The comScore study, which was sponsored by Google, found that 25% of Web searchers bought an item directly related to their Web search. Among that group, 63% completed their buy offline in some manner, either in a retail store or over the phone; only 37% performed their entire transaction on the Web.
The level of offline buying varied by product category. The highest levels comScore tracked occurred in video games and consoles (93%) toys and hobbies (88%), consumer electronics (84%) and music/movies/videos (83%). Offline conversions in apparel were near the cross-category average at 65%.
The comScore study also looked at latent conversions from search for purchases made online during the 2005 holiday shopping period. According to observations, 56% of consumers’ online holiday buying happened in subsequent Internet sessions following their initial search. Those subsequent buyers were also more intense searchers than average, performing ten times the number of searches by those who searched but didn’t buy. The study also found that 60% of all searchers started their holiday search process before November 15, 2005.

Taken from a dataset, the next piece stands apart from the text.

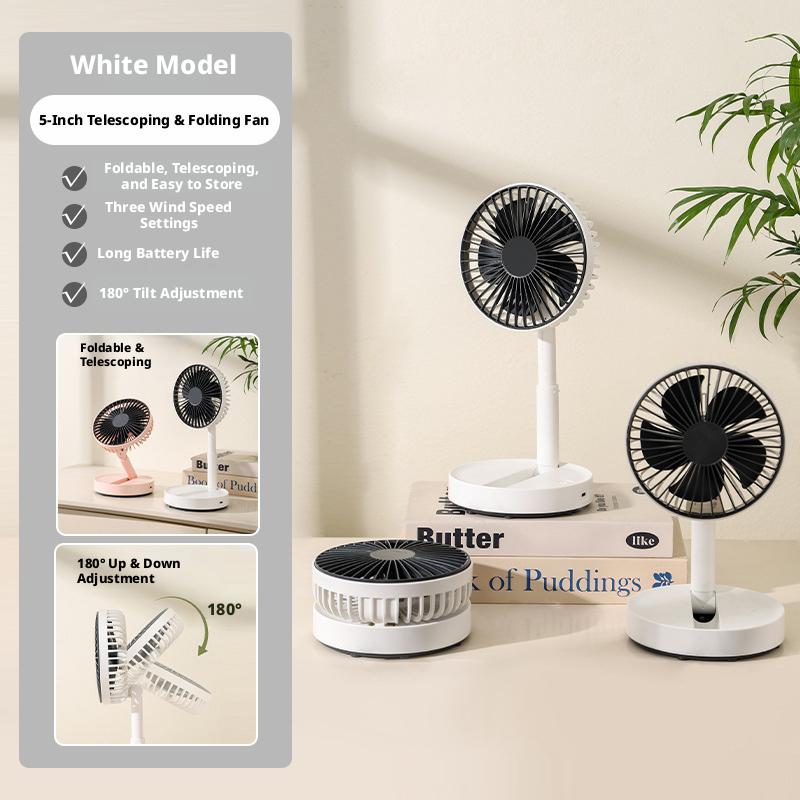 Brand new High-Quality Desktop High-Quality Fan High-Quality Usb High-Quality Charging High-Quality Model, High-Quality Long High-Quality Endurance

The amount of out-of-Web purchase behavior underlines the fact that search is even more important in generating sales than conversion metrics alone suggest. “It’s clear from this study that the influence of search on offline buying can often be responsible for the major portion of the overall financial return from investments in search marketing,” said James Lamberti, vice president of comScore Marketing Solutions in a release accompanying the report. “This report helps quantify exactly how influential search really is for the overall buying process.”